» **Texto fornecido**:
++++++++

BRASÍLIA - O Tribunal de Contas da União (TCU) vai fazer uma auditoria no sistema de denúncias e de combate a assédio da Caixa. A decisão foi anunciada nesta quarta-feira, 29, pela presidente do TCU, ministra Ana Arraes, em meio aos escândalos de assédio sexual que recaem sobre o presidente da Caixa, Pedro Guimarães, e que já são alvos de investigação pelo Ministério Público Federal.
Nas denúncias que funcionárias do banco relataram ao site “Metrópoles”, elas foram claras em dizer que não denunciaram antes as situações por medo de serem perseguidas. As vítimas disseram ainda não confiar nos canais de denúncias internas do banco, sendo que a Caixa possui um setor específico, a sua Corregedoria, que tem entre suas atribuições a apuração de casos do tipo.

++++++++

» **Exercício a**: Converta todas as linhas das entradas abaixo em uma tabela Markdown, deixando de fora as linhas em branco. A coluna "Nº" deve trazer a numeração das linhas, e a coluna "Linha", o conteúdo de cada uma.

» **Dados da tarefa**:
++++++++

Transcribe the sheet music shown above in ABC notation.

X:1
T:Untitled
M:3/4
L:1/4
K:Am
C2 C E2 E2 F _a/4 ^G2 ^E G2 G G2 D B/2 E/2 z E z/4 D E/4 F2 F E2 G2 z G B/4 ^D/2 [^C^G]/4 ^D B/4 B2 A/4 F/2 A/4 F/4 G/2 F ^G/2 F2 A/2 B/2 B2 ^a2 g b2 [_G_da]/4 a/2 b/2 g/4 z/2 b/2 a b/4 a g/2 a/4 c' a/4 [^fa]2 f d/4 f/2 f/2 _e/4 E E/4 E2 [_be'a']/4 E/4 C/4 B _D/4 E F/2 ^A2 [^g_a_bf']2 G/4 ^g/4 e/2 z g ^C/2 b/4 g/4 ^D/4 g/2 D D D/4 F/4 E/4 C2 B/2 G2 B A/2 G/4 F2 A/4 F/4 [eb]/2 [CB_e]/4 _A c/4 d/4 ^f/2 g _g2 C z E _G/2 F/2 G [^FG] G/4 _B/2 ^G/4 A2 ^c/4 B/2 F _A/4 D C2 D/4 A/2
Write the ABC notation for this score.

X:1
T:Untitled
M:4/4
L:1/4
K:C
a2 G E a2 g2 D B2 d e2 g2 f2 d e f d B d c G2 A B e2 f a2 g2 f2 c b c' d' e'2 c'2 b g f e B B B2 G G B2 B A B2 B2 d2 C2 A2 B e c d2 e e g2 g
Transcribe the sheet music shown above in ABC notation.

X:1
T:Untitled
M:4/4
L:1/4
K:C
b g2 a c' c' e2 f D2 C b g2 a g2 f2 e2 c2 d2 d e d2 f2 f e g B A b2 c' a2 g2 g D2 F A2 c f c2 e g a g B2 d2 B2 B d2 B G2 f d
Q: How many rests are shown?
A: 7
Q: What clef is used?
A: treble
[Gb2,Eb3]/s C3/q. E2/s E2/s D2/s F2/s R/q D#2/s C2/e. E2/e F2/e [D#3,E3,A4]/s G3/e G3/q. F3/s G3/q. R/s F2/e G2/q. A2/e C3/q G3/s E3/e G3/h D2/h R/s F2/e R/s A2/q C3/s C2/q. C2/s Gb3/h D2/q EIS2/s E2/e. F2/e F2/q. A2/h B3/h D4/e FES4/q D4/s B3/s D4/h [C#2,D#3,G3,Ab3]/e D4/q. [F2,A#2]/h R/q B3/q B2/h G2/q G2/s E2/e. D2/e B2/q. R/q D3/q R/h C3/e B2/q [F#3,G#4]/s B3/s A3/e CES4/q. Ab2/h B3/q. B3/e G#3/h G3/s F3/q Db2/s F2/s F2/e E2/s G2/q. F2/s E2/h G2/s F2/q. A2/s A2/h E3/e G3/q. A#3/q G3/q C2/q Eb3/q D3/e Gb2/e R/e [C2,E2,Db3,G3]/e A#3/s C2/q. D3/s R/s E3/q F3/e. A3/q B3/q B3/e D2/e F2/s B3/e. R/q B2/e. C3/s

++++++++

» **Exercício b**: Transcreva integralmente o texto acima sobre a auditoria do TCU na Caixa.

» **Resposta correta a**:
| Nº | Linha |
|---|---|
| 1 | Transcribe the sheet music shown above in ABC notation. |
| 2 | X:1 |
| 3 | T:Untitled |
| 4 | M:3/4 |
| 5 | L:1/4 |
| 6 | K:Am |
| 7 | C2 C E2 E2 F _a/4 ^G2 ^E G2 G G2 D B/2 E/2 z E z/4 D E/4 F2 F E2 G2 z G B/4 ^D/2 [^C^G]/4 ^D B/4 B2 A/4 F/2 A/4 F/4 G/2 F ^G/2 F2 A/2 B/2 B2 ^a2 g b2 [_G_da]/4 a/2 b/2 g/4 z/2 b/2 a b/4 a g/2 a/4 c' a/4 [^fa]2 f d/4 f/2 f/2 _e/4 E E/4 E2 [_be'a']/4 E/4 C/4 B _D/4 E F/2 ^A2 [^g_a_bf']2 G/4 ^g/4 e/2 z g ^C/2 b/4 g/4 ^D/4 g/2 D D D/4 F/4 E/4 C2 B/2 G2 B A/2 G/4 F2 A/4 F/4 [eb]/2 [CB_e]/4 _A c/4 d/4 ^f/2 g _g2 C z E _G/2 F/2 G [^FG] G/4 _B/2 ^G/4 A2 ^c/4 B/2 F _A/4 D C2 D/4 A/2 |
| 8 | Write the ABC notation for this score. |
| 9 | X:1 |
| 10 | T:Untitled |
| 11 | M:4/4 |
| 12 | L:1/4 |
| 13 | K:C |
| 14 | a2 G E a2 g2 D B2 d e2 g2 f2 d e f d B d c G2 A B e2 f a2 g2 f2 c b c' d' e'2 c'2 b g f e B B B2 G G B2 B A B2 B2 d2 C2 A2 B e c d2 e e g2 g |
| 15 | Transcribe the sheet music shown above in ABC notation. |
| 16 | X:1 |
| 17 | T:Untitled |
| 18 | M:4/4 |
| 19 | L:1/4 |
| 20 | K:C |
| 21 | b g2 a c' c' e2 f D2 C b g2 a g2 f2 e2 c2 d2 d e d2 f2 f e g B A b2 c' a2 g2 g D2 F A2 c f c2 e g a g B2 d2 B2 B d2 B G2 f d |
| 22 | Q: How many rests are shown? |
| 23 | A: 7 |
| 24 | Q: What clef is used? |
| 25 | A: treble |
| 26 | [Gb2,Eb3]/s C3/q. E2/s E2/s D2/s F2/s R/q D#2/s C2/e. E2/e F2/e [D#3,E3,A4]/s G3/e G3/q. F3/s G3/q. R/s F2/e G2/q. A2/e C3/q G3/s E3/e G3/h D2/h R/s F2/e R/s A2/q C3/s C2/q. C2/s Gb3/h D2/q EIS2/s E2/e. F2/e F2/q. A2/h B3/h D4/e FES4/q D4/s B3/s D4/h [C#2,D#3,G3,Ab3]/e D4/q. [F2,A#2]/h R/q B3/q B2/h G2/q G2/s E2/e. D2/e B2/q. R/q D3/q R/h C3/e B2/q [F#3,G#4]/s B3/s A3/e CES4/q. Ab2/h B3/q. B3/e G#3/h G3/s F3/q Db2/s F2/s F2/e E2/s G2/q. F2/s E2/h G2/s F2/q. A2/s A2/h E3/e G3/q. A#3/q G3/q C2/q Eb3/q D3/e Gb2/e R/e [C2,E2,Db3,G3]/e A#3/s C2/q. D3/s R/s E3/q F3/e. A3/q B3/q B3/e D2/e F2/s B3/e. R/q B2/e. C3/s |

» **Resposta correta b**:
BRASÍLIA - O Tribunal de Contas da União (TCU) vai fazer uma auditoria no sistema de denúncias e de combate a assédio da Caixa. A decisão foi anunciada nesta quarta-feira, 29, pela presidente do TCU, ministra Ana Arraes, em meio aos escândalos de assédio sexual que recaem sobre o presidente da Caixa, Pedro Guimarães, e que já são alvos de investigação pelo Ministério Público Federal.
Nas denúncias que funcionárias do banco relataram ao site “Metrópoles”, elas foram claras em dizer que não denunciaram antes as situações por medo de serem perseguidas. As vítimas disseram ainda não confiar nos canais de denúncias internas do banco, sendo que a Caixa possui um setor específico, a sua Corregedoria, que tem entre suas atribuições a apuração de casos do tipo.